▶ **Extracted text**
# Irritated with sign shop owners!



## idreaminglasscolor (Aug 9, 2011)

I was calling around to see where i could get the cheapest sheet of corrugated plastic and one lady told me she refused to sell to me because it was for a rabbits cage! It just irked me! Hmph! :X


----------



## MiniLopHop (Aug 9, 2011)

A sale is a sale, why did she care what you used it for?


----------



## idreaminglasscolor (Aug 9, 2011)

That's exactly what i thought. It really irked me.. pthh... How much did you guys pay for a sheet? They want 20-25 bucks...


----------



## gmas rabbit (Aug 9, 2011)

Did you try the local hardware store, sometimes it is called tenplast. I understand your frustration, we often sell sheets to people who ask because we can get it for half the price hardware stores sell it for. If you were closer I get you a pile of scrap ends rather than throw them in the garbage. Must have just caught someone on a cranky day, we are all not that bad. Sorry for your experience. ( LA Sign Shop - Salmon Arm, BC, Canada.)


----------



## idreaminglasscolor (Aug 9, 2011)

I'm really having no luck... Sigh.. any other ideas guys? Other than corrugated plastic maybe?


----------



## MiniLopHop (Aug 9, 2011)

▶ **Objective**
Reproduce verbatim the passage of the forum thread about buying corrugated plastic, starting at "## gmas rabbit" and ending at "Arm, BC, Canada.)".

▶ **Data**
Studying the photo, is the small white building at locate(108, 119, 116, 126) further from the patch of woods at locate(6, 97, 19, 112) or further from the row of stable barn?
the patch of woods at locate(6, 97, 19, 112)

▶ **Correct output**
## gmas rabbit (Aug 9, 2011)

Did you try the local hardware store, sometimes it is called tenplast. I understand your frustration, we often sell sheets to people who ask because we can get it for half the price hardware stores sell it for. If you were closer I get you a pile of scrap ends rather than throw them in the garbage. Must have just caught someone on a cranky day, we are all not that bad. Sorry for your experience. ( LA Sign Shop - Salmon Arm, BC, Canada.)